Кустистые брови Агатия поползли вверх: как так? что может быть важнее имперской короны? Маниакис растолковал ему, какие требования выдвинула аббатиса Никея.
— Ты уверен, что именно таковы истинные намерения этих женщин? — требовательно спросил патриарх.
— Святейший, неужто я стал бы лгать по такому серьезному поводу, ставя под угрозу свои дальнейшие отношения со своим прелатом, когда он даже еще не успел короновать меня?
— Конечно нет, если ты достаточно мудр, — ответил Агатий. — Но кто сейчас может сказать, насколько ты мудр? Не расцени мои слова как недостаток должного почтения к тебе, величайший, да оградит меня от этого Фос! Но мы насмотрелись на куда более идиотские поступки за последние шесть лет.
— Насмотрелись, — согласился Маниакис. Он хотел было снова, более настойчиво попросить патриарха освободить свою невесту и ее мать от данных ими обетов, но не успел.
— Скомброс! — повелительно крикнул Агатий. — Подай мне перо, пергамент и сургуч для печати! Да побыстрей!
— Слушаюсь, святейший, — отозвался тот, появившись как из-под земли. Постоянно, но незаметно находиться рядом с патриархом было одной из обязанностей синкеллия.
Он повернулся и исчез, но почти мгновенно вернулся, доставив Агатию все, что тот потребовал. Патриарх обмакнул перо в чернила и принялся быстро писать. Закончив, он протянул пергамент Маниакису. Там цветистым церковным слогом излагалось освобождение обеих женщин от их обетов. Забрав пергамент обратно, Агатий свернул его в свиток, перевязал лентой, расплавил над пламенем светильника немного голубого сургуча, накапал на свиток, скрепив ленту с пергаментом, и приложил к нему свой перстень с печатью. Когда он отнял печать, на еще теплом сургуче остался оттиск его монограммы. Помахав свитком в воздухе, чтобы сургуч окончательно затвердел, патриарх вручил документ Маниакису.
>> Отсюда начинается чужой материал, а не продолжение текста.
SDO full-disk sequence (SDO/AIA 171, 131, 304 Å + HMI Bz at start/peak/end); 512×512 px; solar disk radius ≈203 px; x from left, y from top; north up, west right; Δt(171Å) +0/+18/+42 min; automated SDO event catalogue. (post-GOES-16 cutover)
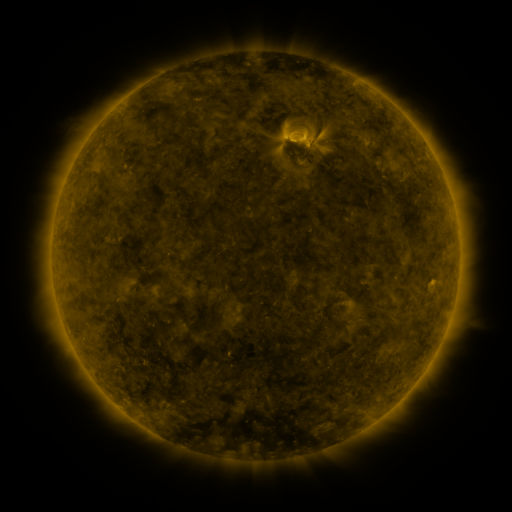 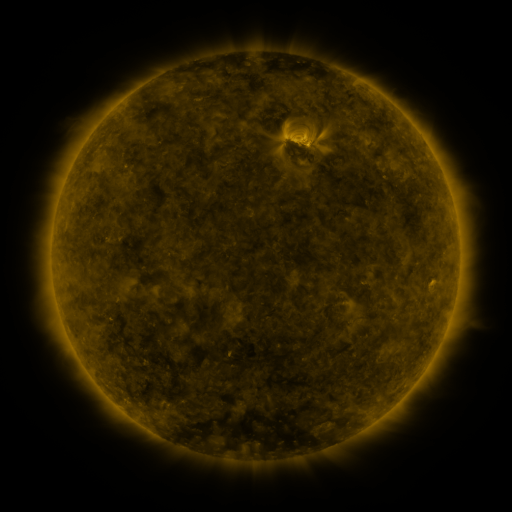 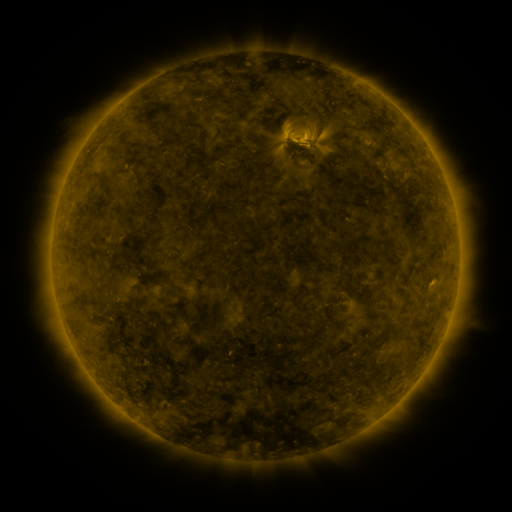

— Благодарю тебя, святейший, — проговорил Маниакис, затем повернулся к Регорию и приказал:
— Как можно быстрее доставь этот свиток в Монастырь святой Фостины. Скачи во весь опор. Если на то будет согласие Нифоны, привези ее сюда. Святейший Агатий сперва обвенчает нас, а потом провозгласит Автократором и императрицей.
— Вот это здорово, клянусь Господом нашим! — воскликнул Регорий; его глаза сверкали. — На тебя возложат сразу две короны в один день!
— Ты совершенно прав, — засмеялся Маниакис. По обычаю видессийцев, на головы вступающих в брак возлагались венки, именуемые брачными коронами.
— Вероятно, самому Фосу было угодно, чтобы ты стал Автократором и новобрачным в один и тот же день, — согласился Агатий.
— Я молю Господа нашего, чтобы это оказалось добрым предзнаменованием, — рассудительно сказал Маниакис и, похлопав Регория по плечу, добавил:
— Раз уж ты занялся этим, делай все до конца. Доставь сюда также мать Нифоны, госпожу Февронию, а кроме того, пошли конного вестника в дворцовый квартал. Камеас должен знать, где хранится подлинная корона империи. Мне хотелось бы, чтобы святейший патриарх водрузил на мою голову именно ее, а не оказался вынужден прибегнуть к какой-либо замене. То же относится и к короне императрицы. Кроме того, необходимо доставить сюда высокочтимого Курикия, дабы он смог присутствовать на обряде венчания своей дочери.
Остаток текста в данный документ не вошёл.